At within-person level, we got some significant results for substitution of sleep (TST) and time awake in bed (WAKE) for 5 minutes, but not other behaviours. Increasing 5 minutes in sleep at the expense of time spent awake in bed predicted 0.04 higher stress [95% CI 0.01, 0.7], on a given day. Let’s also plot theses results.

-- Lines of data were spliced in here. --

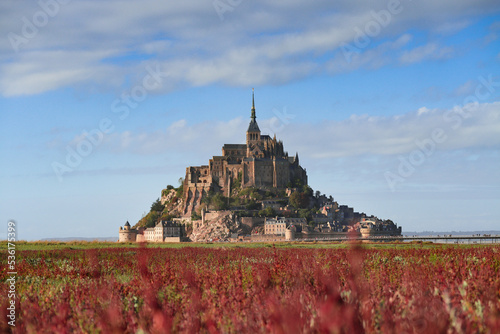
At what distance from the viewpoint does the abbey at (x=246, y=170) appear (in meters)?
127

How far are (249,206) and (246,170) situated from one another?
10.7 metres

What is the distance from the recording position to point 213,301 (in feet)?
25.1

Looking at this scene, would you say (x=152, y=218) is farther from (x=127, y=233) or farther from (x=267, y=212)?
(x=267, y=212)

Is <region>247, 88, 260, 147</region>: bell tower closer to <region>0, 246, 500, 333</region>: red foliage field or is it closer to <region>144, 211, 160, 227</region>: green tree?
<region>144, 211, 160, 227</region>: green tree

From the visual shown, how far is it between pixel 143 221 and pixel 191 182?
15373 mm

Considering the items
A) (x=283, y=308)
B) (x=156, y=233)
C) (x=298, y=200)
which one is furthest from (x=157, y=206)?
(x=283, y=308)

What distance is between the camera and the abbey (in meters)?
127

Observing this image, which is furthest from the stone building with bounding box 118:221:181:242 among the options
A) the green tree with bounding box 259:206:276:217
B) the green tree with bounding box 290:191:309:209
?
the green tree with bounding box 290:191:309:209

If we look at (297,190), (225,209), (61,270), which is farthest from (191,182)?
(61,270)

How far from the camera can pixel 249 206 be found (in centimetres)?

plot(subm1, to = "TST", level = "within", ref = "grandmean")
Example of Within-person Substitution Analysis

Example of Within-person Substitution Analysis

3.2 Average Marginal Substitution Effects

The average marginal models use the unit compositional mean as the reference composition to obtain the average of the predicted group-level changes in the outcome when every unit (e.g., individual) in the sample reallocates a specific unit from one compositional part to another. This is difference from the basic substitution model which yields prediction conditioned on an “average” person in the data set (e.g., by using the grand compositional mean as the reference composition). Average substitution models models are generally more computationally expensive than basic subsitution models. All models can be run faster in shorter walltime using parallel execution. In this example, we set cores = 5. substitution() will run 5 substitution models for 5 sleep-wake behaviours by parallel excuting them across 5 workers.

subm2 <- substitution(object = m, delta = 1:10,
                      ref = "clustermean", level = c("between", "within"),
                      cores = 5)

Below are the results.

knitr::kable(summary(subm2, delta = 10, to = "TST"))
Mean CI_low CI_high Delta To From Level Reference
0.07 -0.01 0.15 10 TST WAKE between clustermean
0.01 -0.03 0.04 10 TST MVPA between clustermean
0.01 -0.01 0.04 10 TST LPA between clustermean
0.01 -0.02 0.05 10 TST SB between clustermean
0.05 0.01 0.08 10 TST WAKE within clustermean
-0.01 -0.02 0.01 10 TST MVPA within clustermean
-0.01 -0.02 0.00 10 TST LPA within clustermean
0.00 -0.01 0.01 10 TST SB within clustermean

A comparison between between- and within-person substitution analyses of sleep on stress, plot using plot() and ggpubr::ggarrange() functions.

library(ggpubr)
p1 <- plot(subm2, to = "TST", level = "between", ref = "clustermean")
p2 <- plot(subm2, to = "TST", level = "within", ref = "clustermean")

ggarrange(p1, p2, 
          ncol = 1, nrow = 2)
Example of Average Marginal Substitution Analysis

Example of Average Marginal Substitution Analysis